Updated

Hours after a FIFA judge cleared Russia and Qatar of corruption in their winning World Cup bids, the American who led the investigation said Thursday he would appeal the decision to close the case because it was based on "materially incomplete and erroneous" information.

In what appears to be an open act of conflict within FIFA, prosecutor Michael Garcia criticized ethics judge Joachim Eckert's 42-page report clearing the 2018 and 2022 hosts. Eckert's findings, which were released Thursday morning, were based on Garcia's investigation.

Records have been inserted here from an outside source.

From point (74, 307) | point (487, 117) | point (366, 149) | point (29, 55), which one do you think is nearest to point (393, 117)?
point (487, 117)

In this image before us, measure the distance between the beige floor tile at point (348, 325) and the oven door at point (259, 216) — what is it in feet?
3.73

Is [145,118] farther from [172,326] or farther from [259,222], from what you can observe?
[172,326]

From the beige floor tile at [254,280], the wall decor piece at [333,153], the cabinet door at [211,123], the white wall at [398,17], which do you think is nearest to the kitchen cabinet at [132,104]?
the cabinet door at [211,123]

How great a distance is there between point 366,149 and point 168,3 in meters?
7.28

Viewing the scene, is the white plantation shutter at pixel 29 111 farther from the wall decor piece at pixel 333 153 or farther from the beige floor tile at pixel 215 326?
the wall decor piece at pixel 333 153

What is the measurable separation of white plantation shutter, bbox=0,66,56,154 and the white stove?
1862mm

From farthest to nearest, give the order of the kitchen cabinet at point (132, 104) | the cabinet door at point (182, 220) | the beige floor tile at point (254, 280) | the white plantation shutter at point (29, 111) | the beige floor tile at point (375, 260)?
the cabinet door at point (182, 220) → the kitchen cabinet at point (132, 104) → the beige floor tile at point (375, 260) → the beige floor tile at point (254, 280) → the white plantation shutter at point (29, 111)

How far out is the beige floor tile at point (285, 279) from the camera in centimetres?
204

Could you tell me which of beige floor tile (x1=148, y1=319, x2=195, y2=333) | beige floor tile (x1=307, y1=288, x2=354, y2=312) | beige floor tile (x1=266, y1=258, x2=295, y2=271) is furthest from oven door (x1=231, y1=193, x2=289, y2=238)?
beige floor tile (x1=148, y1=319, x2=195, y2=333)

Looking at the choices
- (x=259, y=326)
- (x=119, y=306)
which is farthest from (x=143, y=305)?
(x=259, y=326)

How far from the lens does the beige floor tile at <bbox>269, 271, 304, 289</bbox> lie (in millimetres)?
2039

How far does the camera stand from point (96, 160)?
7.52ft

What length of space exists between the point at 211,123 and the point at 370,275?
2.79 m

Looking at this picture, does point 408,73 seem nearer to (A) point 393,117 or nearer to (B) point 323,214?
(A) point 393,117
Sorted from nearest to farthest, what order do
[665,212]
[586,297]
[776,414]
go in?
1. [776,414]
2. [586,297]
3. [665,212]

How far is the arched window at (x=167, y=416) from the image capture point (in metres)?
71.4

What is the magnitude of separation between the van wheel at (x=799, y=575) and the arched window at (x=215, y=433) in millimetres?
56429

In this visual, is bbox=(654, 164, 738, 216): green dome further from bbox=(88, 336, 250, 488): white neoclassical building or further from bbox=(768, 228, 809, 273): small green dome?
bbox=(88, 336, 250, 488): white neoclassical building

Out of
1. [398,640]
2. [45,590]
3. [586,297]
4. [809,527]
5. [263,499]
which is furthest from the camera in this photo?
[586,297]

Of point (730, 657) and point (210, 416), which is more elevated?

The dispute between Garcia and Eckert further fueled the turmoil surrounding FIFA's decision to give the next two World Cups to Russia and Qatar.

"Today's decision by (Eckert) contains numerous materially incomplete and erroneous representations of the facts and conclusions detailed in the Investigatory Chamber's report," Garcia said in a statement released by his law firm. "I intend to appeal this decision to the FIFA Appeal Committee."

Garcia had called for key details of his 430 pages of investigation to be published, provoking clashes with FIFA President Sepp Blatter.

Eckert found that any wrongdoing found in Garcia's investigation did not affect the integrity of the December 2010 votes by FIFA's executive committee.

Eckert formally ended the probe almost four years after the vote by the governing body's scandal-tainted executive committee. No proof was found of bribes or voting pacts in a probe hampered by a lack of access to evidence and uncooperative witnesses.

"The evaluation of the 2018/2022 FIFA World Cups bidding process is closed for the FIFA Ethics Committee," the German judge wrote in a statement released by FIFA.

Eckert's report reserved his harshest condemnation for England's failed bid for the 2018 tournament. It criticized England for wooing disgraced former FIFA vice president Jack Warner and "damaging the image of FIFA and the bidding process."